Tatsächlich scheinen vor allem die Positionen der Verfassungsrechtlerin etwa beim Thema Abtreibungen ihr in der CDU Stimmen gekostet zu haben. Brosius-Gersdorf widersprach heftig dem Vorwurf, sie habe Embryos das Lebensrecht abgesprochen oder sei für Schwangerschaftsabbrüche bis zur Geburt. Doch wenn Embryos die gleichen Grundrechte eingeräumt würden wie Müttern, sei ein Schwangerschaftsabbruch niemals zu rechtfertigen. Deshalb habe sie sich dafür ausgesprochen, Abtreibungen in der Anfangsphase für rechtmäßig zu erklären, gegen Ende der Schwangerschaft hingegen die Rechte des Embryos stärker zu gewichten als die der Mutter.

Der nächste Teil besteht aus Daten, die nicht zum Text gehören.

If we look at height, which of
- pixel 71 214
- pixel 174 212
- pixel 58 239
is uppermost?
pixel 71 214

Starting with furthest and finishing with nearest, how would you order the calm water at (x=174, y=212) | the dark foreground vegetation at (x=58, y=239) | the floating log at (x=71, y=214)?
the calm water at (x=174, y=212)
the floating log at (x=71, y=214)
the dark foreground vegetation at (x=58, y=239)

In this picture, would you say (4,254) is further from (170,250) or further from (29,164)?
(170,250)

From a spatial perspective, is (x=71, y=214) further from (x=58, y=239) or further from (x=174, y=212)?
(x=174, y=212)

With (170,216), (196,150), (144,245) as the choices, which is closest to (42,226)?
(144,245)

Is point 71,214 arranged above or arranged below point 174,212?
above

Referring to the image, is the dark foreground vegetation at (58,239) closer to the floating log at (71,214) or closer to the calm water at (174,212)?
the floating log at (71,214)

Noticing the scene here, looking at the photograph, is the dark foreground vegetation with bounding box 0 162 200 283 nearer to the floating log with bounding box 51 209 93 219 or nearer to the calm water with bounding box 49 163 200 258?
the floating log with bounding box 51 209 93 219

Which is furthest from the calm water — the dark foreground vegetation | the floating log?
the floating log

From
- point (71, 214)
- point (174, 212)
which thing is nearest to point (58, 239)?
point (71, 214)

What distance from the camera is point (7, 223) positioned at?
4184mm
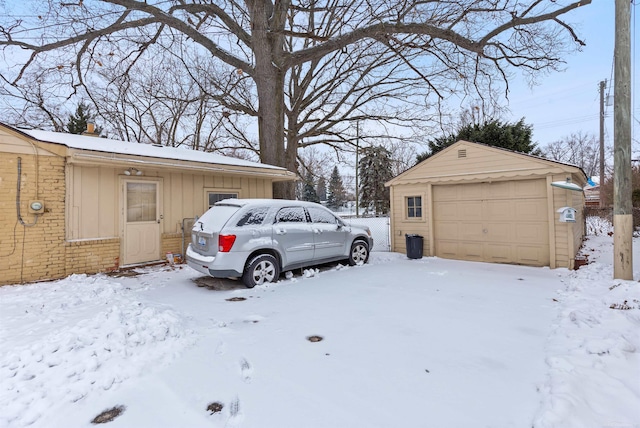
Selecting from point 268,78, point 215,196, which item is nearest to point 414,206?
point 215,196

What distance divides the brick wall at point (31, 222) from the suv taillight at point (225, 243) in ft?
12.3

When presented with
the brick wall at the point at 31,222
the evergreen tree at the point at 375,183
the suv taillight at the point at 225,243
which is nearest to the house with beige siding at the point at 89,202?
the brick wall at the point at 31,222

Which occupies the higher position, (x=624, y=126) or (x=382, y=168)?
(x=382, y=168)

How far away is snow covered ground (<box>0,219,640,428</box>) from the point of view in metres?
2.19

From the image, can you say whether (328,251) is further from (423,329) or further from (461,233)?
(461,233)

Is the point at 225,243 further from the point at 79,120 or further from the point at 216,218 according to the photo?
the point at 79,120

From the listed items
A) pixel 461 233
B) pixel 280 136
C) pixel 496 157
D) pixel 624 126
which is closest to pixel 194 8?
pixel 280 136

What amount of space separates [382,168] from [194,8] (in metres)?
25.1

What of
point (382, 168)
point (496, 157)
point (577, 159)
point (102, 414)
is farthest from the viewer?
point (577, 159)

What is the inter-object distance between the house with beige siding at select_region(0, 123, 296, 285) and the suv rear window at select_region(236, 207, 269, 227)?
9.62 feet

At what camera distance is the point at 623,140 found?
5.41 m

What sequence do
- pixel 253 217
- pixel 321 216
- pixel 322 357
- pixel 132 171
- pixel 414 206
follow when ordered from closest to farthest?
pixel 322 357
pixel 253 217
pixel 321 216
pixel 132 171
pixel 414 206

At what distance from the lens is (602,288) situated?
17.1 ft

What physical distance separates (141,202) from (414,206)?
310 inches
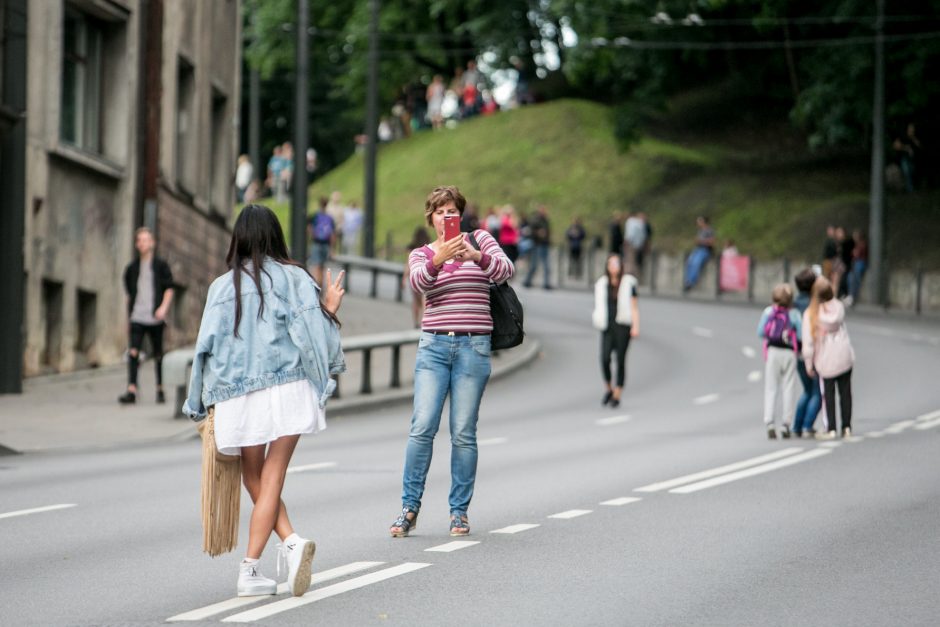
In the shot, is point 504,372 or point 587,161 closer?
point 504,372

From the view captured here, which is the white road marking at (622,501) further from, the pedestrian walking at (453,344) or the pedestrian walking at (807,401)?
the pedestrian walking at (807,401)

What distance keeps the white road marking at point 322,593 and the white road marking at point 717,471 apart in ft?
13.6

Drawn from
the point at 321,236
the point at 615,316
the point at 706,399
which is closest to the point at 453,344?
the point at 615,316

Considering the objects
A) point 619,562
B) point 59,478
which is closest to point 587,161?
point 59,478

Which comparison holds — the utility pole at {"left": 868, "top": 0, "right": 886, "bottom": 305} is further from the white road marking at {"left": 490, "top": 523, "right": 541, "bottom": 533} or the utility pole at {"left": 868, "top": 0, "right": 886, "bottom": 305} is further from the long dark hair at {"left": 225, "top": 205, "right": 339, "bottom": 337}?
the long dark hair at {"left": 225, "top": 205, "right": 339, "bottom": 337}

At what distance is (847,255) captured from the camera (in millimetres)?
40312

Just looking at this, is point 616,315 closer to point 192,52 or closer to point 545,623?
point 192,52

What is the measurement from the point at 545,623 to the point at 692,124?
2049 inches

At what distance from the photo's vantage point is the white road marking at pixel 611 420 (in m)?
19.6

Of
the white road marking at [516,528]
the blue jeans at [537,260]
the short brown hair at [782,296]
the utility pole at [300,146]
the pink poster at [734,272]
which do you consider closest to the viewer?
the white road marking at [516,528]

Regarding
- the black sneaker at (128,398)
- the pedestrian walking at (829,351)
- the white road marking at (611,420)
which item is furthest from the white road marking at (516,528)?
the black sneaker at (128,398)

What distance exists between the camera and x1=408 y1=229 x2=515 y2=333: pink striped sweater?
9.98m

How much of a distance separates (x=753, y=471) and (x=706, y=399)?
8932 mm

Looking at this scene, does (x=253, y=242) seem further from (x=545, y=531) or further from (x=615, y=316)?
(x=615, y=316)
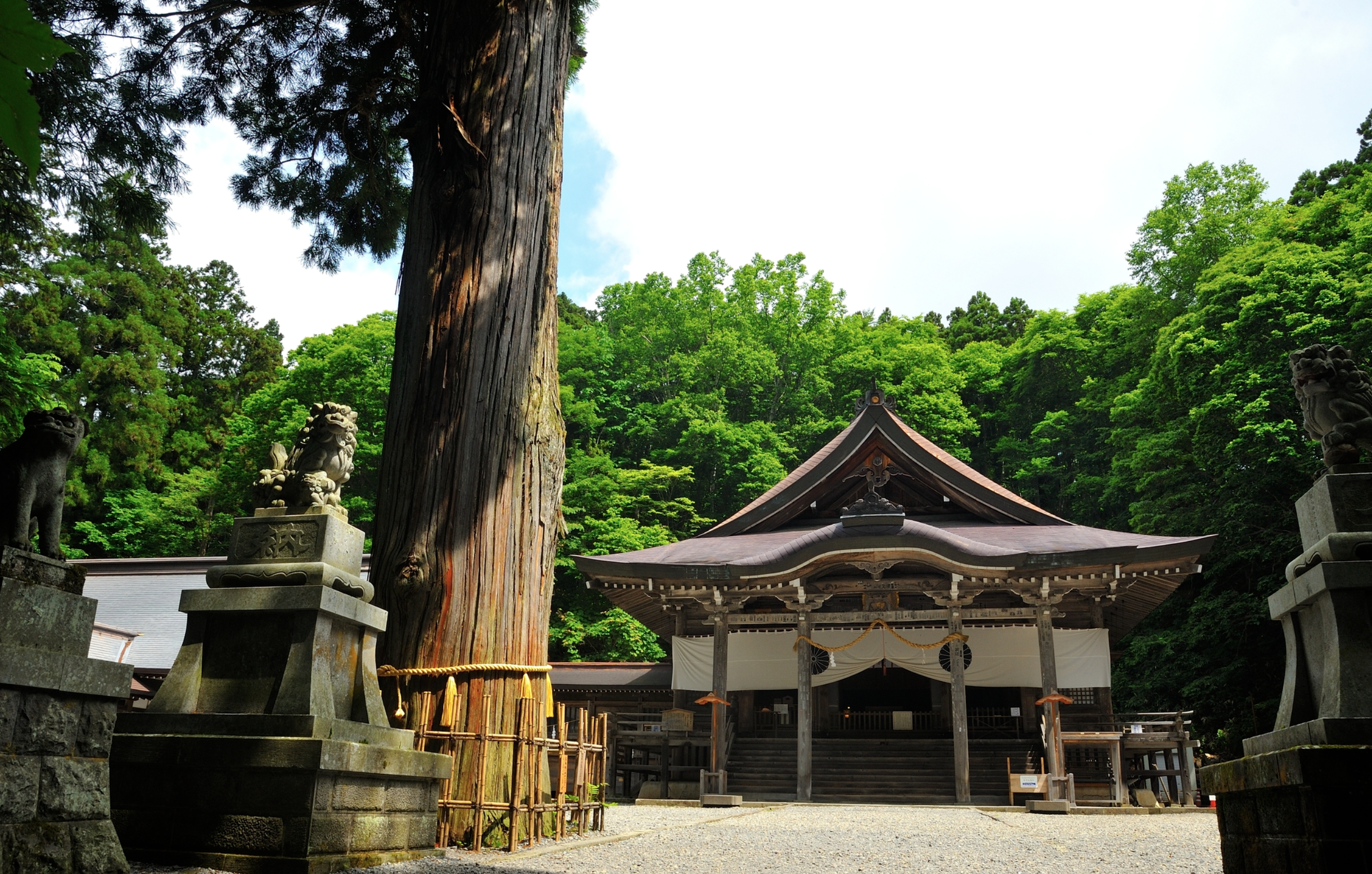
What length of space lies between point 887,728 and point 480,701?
12412mm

Das, so betonten die Juristin und auch Lanz, sei übrigens die Mehrheitsmeinung der Deutschen – und deckt sich laut dem Gast außerdem mit den Plänen der Regierung, dass frühe Schwangerschaftsabbrüche anders als heute von den Krankenkassen bezahlt werden sollen. Das gehe nämlich nur, wenn der Eingriff rechtmäßig sei: "Das heißt, im Ergebnis passt zwischen den Koalitionsvertrag und meine wissenschaftliche Position kein Blatt."
Brosius-Gersdorf sagte, sie wolle mit ihrem Besuch bei Lanz vor allem einen Beitrag zur Versachlichung der Debatte leisten. Sie berichtete von Drohungen und Schmähungen, die sie sich in ihren schlimmsten Träumen nicht habe vorstellen können. "Das kann ich mir nicht länger gefallen lassen. Das ist infam", sagte sie und wiederholte ihren Vorwurf speziell an einige Medien, ihre Positionen falsch dargestellt zu haben. Wenn man das schon mit ihr mache, als einer Wissenschaftlerin auf einer Position aus der Mitte der Gesellschaft heraus, schüre das Ängste, wie gut die Bevölkerung in wirklich schweren Zeiten informiert werden würde, warnte sie.